While I too liked the back porch feeling, I have to say that I prefer the more private feeling of floating finger piers like 41 North and Newport Yachting Center.

The Boat Basin offers an impressive array of amenities for it’s location. There’s a nice grocery store stocked with essentials, ice, etc. Although they do not sell alcohol, you can place and order with the downtown liquor store and get it delivered to your boat. Just be aware that you’ll be paying both island prices and a little extra for delivery. Rudy ordered a 12 pack of Coors Light and I think it cost him $20.

View From The Oar Bar

The most prominent amenity is The Oar Restaurant located just to the left of the Boat Basin main pier. As co-located marina restaurants go, I say this is a good as I’ve experienced. The bar has that special Margaritaville feel, the menu has all the seafood classics folks love, and they have also added a decent sushi bar. I am a total softy for any restaurant or bar with open sea air flowing through and The Oar totally delivers.

In addition to the decent grocery store, The Boat Basin rents mopeds and provides overnight boaters with tokens for the so-called showers. Truth be told, the whole bath thing is undoubtedly the major downfall of The Block Island Boat Basin.

If you want to use the shore bathroom or shower, you’re facilities are the basement bathroom under The Oar. It’s pretty much a pit; wet tile floors and grimy looking shower curtains. I suppose you’d be okay taking a shower with flip flops on, but I think I’ll stick with shower on the boat when needed.

But wait, there’s more…

My review of The Block Island Boat Basin would not be complete with relaying the big adventure we experienced on our first visit.

Immediately following my conversation with Dick Payne, I called the Boat Basin and spoke to Justin about reserving a slip for two nights. He said he didn’t know, said he’d be “doing the reservations” soon, and asked me to call back.

When I called back he said – “I can get you in Friday, but I’m not sure about Saturday yet. I think you’ll be okay, but worst case, you may have to go on a mooring Saturday night”.

- - -

> **Directive a**: Retype the entries starting at the line that contains "this 600×400 image." and ending at the end of the entries. Leave the pictures out.
The entries below have no connection to the marina review.

> **Dataset extract**:
- - -

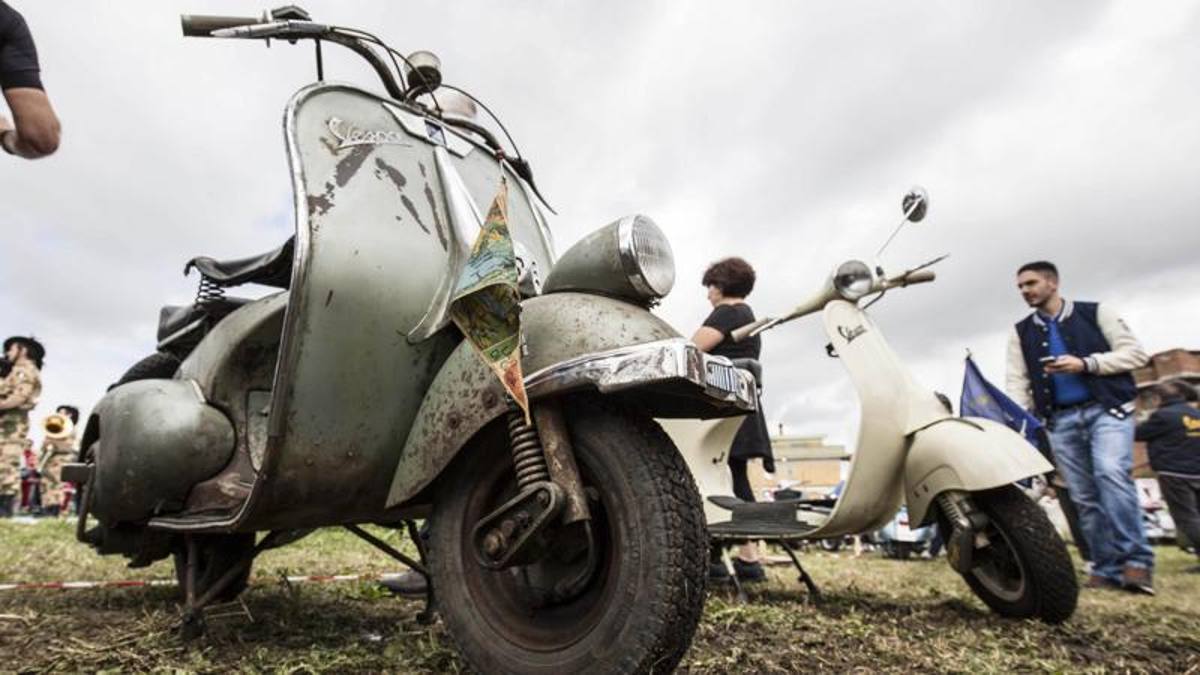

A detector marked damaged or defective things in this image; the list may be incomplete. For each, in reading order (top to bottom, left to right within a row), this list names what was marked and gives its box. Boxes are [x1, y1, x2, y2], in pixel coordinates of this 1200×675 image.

rusty vespa scooter [61, 7, 756, 672]
corroded chrome trim [524, 338, 752, 412]
rusty vespa scooter [664, 189, 1080, 624]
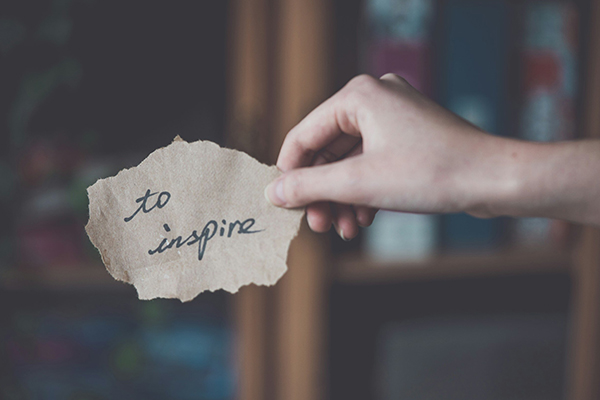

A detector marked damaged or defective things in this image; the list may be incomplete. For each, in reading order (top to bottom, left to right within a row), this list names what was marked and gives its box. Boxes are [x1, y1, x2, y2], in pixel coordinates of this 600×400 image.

torn paper scrap [85, 137, 304, 300]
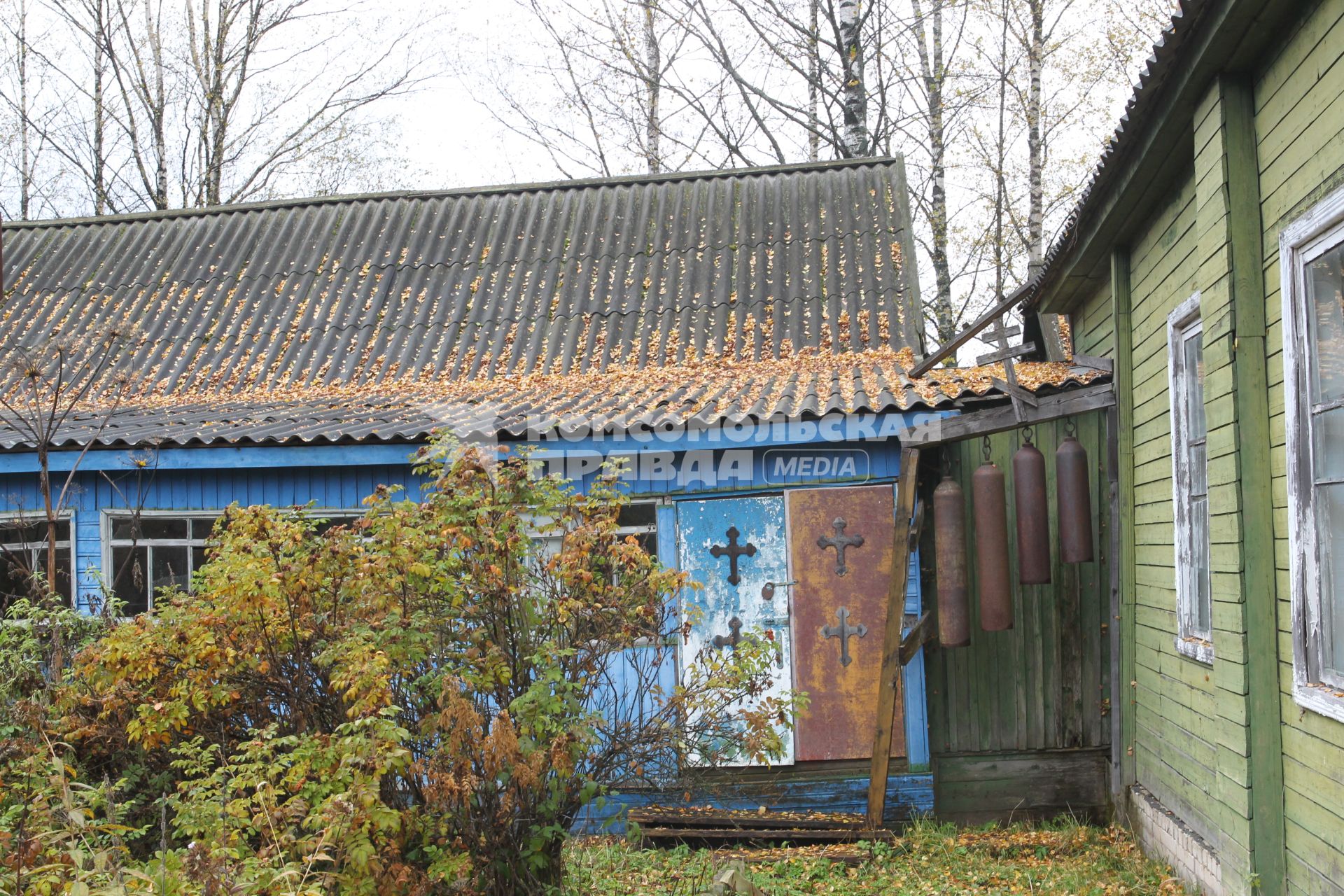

- - -

> **Directive b**: List every person named in the marina review.

> **Finished answer a**:
A detector marked damaged or defective things in this image; the list may be incomplete. For each, in reading order (top to bottom, left to right within a row), this list names what was marked and gives its box. Boxes are [x1, y1, x2, y2], in pixel coordinates of this 600×400 image.

torn paper scrap [85, 137, 304, 300]

> **Finished answer b**: Rudy, Dick Payne, Justin